Possible improvements

which are not really related to the topic discussed here.

  • In most cases, a library that has been built once can be re-used by all other builds on the same machine. (Exceptions exist.) Since reducing build time is mentioned as a goal above, we could install libraries into a specific directory (e.g. Cactus/exe/lib), and thus share external library builds between configurations. These would then not be deleted by a make realclean, but would be rebuilt when necessary. It is up to the option list to ensure that incompatible option lists specify different install directories. Maybe the option list name itself could be used as prefix.
  • We should separate the distributed tarballs from the thorns containing the logic. This would save download time for those who don't want / need the tarballs.
  • We could allow the tarballs to be downloaded directly and only when needed, without storing them in svn.

Some high-level thoughts

which should probably be at the top.

  • Do we really want to continue to develop this mechanism? Or can we adopt rpm / dpkg / pkgconfig instead? In the long run, it may be easier to write a pkgconfig definition for LORENE than maintaining whole sets of configuration scripts ourselves.

Building from source

(move this to a separate page)

The current system of storing the source tarball in the thorn SVN repository is not ideal. Included here is an email written by Ian in 2013 about this, with some ideas for improving the system.
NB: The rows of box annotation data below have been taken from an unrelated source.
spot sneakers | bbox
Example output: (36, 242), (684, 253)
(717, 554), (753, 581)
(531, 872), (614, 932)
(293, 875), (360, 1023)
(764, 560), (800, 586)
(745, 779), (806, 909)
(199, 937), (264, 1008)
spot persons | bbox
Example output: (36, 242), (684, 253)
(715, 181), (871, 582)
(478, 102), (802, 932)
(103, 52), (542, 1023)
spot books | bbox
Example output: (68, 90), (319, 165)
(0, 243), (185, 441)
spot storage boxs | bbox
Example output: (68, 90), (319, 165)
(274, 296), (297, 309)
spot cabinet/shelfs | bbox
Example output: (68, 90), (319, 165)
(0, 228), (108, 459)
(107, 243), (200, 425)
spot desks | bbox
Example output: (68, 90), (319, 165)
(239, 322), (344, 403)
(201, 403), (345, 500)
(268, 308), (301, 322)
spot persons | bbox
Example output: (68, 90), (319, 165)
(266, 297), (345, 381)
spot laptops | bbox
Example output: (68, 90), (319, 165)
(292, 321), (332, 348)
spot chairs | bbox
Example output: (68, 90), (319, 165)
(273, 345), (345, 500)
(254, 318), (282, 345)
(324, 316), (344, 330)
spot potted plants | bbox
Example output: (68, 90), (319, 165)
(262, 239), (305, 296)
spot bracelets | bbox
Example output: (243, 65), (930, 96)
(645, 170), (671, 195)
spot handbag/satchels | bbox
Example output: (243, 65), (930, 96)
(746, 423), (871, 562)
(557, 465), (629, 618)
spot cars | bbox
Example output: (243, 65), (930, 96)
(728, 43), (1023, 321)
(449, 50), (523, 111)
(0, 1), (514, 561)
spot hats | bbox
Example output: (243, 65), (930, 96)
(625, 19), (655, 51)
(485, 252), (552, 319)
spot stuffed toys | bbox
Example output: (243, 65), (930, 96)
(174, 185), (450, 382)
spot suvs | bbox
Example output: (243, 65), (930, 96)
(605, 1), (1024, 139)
  • The tarball would not be included in the repository. RH: I would prefer to store tarballs (or their content) in a repository we control, this does not have to be the same that holds the control files, the reason is that some of the ExternalLibraries may change their hosting url/not life as long as the ET. For example the oldest version of curl still available on the webserver at http://curl.haxx.se/ is from 2000 and anything older than 2010 is in a subdirectory archeology.
  • The configuration.ccl file of the thorn would have a field for the URL of a tarball to download
  • At configuration time, the thorn's configure script (or something factored into a Cactus script) would download the tarball using the URL if it is necessary to build the library on that machine.
  • The tarball would be cached in Cactus/librarycache or similar
  • A script or makefile target would be provided to "pre-cache" the tarball of one or more thorns. RH: GetComponents can download arbitrary single files via http so we already have that possibility

A checkout of the ET now would not download any external library tarballs. If, on a given machine, a library is not installed and needs to be built, it would be downloaded when needed. If you want to make sure you have everything needed to build, for example if you are about to catch a plane, you could run something like "make get-libraries" and all library tarballs would be downloaded into Cactus/librarycache. [It would be possible to do this using simfactory, which might be able to determine via its machine database which machines need which tarballs downloaded]. You could then choose to sync this to the remote machine, or not. On a remote machine, you could run get-libraries on the head node which presumably has an internet connection so that the library tarballs are available to the build process which might, as Frank points out, not have internet access.

The vast majority of users would notice little difference; the checkout would be faster, and less disk space would be used by their Cactus trees. Edge-case users who have to compile on machines without internet connections would have a simple command to run on the head node of the machine which would restore the same functionality that we currently have.